GPR_MCMC slides

Machine Learning for Engineering¶

Gaussian Process Regression: Model Selection¶

Instructor: Daning Huang¶

$$ \newcommand{\bE}{\mathbb{E}} \newcommand{\bR}{\mathbb{R}} \newcommand{\vu}{\mathbf{u}} \newcommand{\vz}{\mathbf{z}} \newcommand{\cD}{\mathcal{D}} \newcommand{\cM}{\mathcal{M}} $$

TODAY: Gaussian Process Regression - III¶

Monte Carlo simulation
Basics of Markov chain
Metropolis-Hastings sampling
Gibbs sampling

References¶

[PRML] Chp. 11
twiecki.io

Model Selection Revisited¶

Model selection refers to two tasks of interest:

Task 1: Given a model $\cM$ with hyperparameters $\theta$ and a dataset $\cD$, find $\theta$ such that $\cM$ fits $\cD$ the best.
- e.g. $\cM$: A GPR with a correlation function; $\theta$: Length scales in the correlation function.
Task 2: Given several models $\cM_1, \cM_2, \cdots$ and a dataset $\cD$, find $\cM_j$ that fits $\cD$ the best.
- e.g. GPR's with different correlation/trend functions.

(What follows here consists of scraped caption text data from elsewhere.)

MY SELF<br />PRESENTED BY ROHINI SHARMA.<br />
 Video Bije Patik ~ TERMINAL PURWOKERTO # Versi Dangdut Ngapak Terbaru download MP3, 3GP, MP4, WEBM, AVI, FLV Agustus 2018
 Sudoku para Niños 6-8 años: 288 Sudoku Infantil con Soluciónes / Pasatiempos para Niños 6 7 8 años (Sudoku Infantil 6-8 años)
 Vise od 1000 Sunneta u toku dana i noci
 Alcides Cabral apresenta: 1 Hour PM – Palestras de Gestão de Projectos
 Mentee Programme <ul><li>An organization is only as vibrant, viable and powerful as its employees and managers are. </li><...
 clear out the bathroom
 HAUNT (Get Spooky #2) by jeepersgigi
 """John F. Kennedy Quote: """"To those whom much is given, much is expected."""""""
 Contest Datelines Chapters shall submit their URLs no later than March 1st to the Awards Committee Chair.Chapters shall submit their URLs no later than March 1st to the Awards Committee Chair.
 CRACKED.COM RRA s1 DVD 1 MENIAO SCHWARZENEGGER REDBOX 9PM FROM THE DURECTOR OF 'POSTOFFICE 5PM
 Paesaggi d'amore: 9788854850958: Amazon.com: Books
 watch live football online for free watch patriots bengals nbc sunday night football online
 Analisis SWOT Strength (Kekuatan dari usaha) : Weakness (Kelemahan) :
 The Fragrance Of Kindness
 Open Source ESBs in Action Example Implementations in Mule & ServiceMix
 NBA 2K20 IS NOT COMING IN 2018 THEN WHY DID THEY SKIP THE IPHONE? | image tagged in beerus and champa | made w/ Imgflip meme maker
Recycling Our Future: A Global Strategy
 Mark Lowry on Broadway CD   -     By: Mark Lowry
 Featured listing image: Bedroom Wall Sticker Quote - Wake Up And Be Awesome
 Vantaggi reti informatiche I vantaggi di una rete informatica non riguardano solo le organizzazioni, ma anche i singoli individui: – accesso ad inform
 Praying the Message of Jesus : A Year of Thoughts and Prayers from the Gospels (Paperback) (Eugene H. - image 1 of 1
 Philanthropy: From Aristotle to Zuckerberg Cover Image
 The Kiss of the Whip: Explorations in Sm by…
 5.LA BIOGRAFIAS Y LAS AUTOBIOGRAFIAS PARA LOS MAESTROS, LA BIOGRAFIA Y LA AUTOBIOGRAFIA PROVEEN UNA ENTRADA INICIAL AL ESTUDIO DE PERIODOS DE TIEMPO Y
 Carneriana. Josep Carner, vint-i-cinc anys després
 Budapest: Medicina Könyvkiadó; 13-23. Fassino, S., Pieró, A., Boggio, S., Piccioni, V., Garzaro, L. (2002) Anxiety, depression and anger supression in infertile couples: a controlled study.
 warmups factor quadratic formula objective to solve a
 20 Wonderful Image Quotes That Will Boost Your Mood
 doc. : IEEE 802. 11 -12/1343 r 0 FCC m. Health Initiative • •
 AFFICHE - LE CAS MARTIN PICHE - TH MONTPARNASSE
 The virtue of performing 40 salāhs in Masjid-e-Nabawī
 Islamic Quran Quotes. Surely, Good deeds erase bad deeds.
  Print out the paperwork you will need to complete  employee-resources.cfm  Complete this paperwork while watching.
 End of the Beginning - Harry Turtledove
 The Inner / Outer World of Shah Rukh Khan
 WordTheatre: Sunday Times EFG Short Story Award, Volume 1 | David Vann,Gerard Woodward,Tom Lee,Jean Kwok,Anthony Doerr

For Task 1, one can determine $\theta$ by maximizing the likelihood $$ \theta_{MLE} = \mathrm{arg\ max}_\theta p(\cD|\theta,\cM) $$
As disscused in the previous lectures for GPR.
For Task 2, one could use cross validation, or certain information criteria, to assess the fitness of different models.

For Task 1, one could also employ a Bayesian approach by assigning priors to $\theta$, and evaluate the posterior, $$ p(\theta|\cD,\cM)=\frac{p(\cD|\theta,\cM)p(\theta|\cM)}{p(\cD|\cM)}\propto p(\cD|\theta,\cM)p(\theta|\cM) $$
- The posterior $p(\theta|\cD,\cM)$ provides an estimation of $\theta$ given the dataset and model, with a confidence bound.
For Task 2, the evidence $p(\cD|\cM)$ provides a "rigorous" and quantitative assessment of the model fitness.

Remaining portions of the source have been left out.